Maze Therapeutics (MAZE) Registration Filing summary

Company overview and business model

• Clinical-stage biopharma focused on precision medicines for renal, cardiovascular, and metabolic diseases using a proprietary Compass platform for genetic variant functionalization.

• Lead programs target chronic kidney disease (CKD) and related conditions, with MZE829 for APOL1 kidney disease and MZE782 for CKD and phenylketonuria (PKU).

• Pipeline includes wholly owned and partnered programs, leveraging partnerships for non-core indications.

Financial performance and metrics

• Reported $167.5M in license revenue for the nine months ended September 30, 2024, primarily from an upfront payment from Shionogi.

• Net income of $81.8M for the nine months ended September 30, 2024, compared to a net loss of $73.8M for the same period in 2023.
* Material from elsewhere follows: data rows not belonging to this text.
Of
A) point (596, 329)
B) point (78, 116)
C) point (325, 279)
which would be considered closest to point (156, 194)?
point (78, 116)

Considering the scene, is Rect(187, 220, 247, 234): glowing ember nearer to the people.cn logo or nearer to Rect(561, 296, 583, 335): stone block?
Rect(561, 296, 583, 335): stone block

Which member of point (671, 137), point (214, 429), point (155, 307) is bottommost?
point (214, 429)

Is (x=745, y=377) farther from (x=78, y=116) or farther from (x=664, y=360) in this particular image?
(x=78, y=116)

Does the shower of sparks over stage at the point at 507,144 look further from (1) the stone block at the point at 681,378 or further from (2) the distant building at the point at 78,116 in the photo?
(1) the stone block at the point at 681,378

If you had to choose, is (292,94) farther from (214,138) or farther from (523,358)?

• Accumulated deficit of $313.9M as of September 30, 2024; cash and cash equivalents of $149.6M.

• Research and development expenses were $61.3M for the nine months ended September 30, 2024.

Use of proceeds and capital allocation

• Net proceeds of ~$113.6M (or ~$131.0M if underwriters' option exercised) expected from IPO at $16.00/share midpoint.

• Proceeds to fund clinical development of MZE829 and MZE782 through Phase 2, additional CVRM programs, Compass platform development, and working capital.

• Estimated to fund operations into the second half of 2027.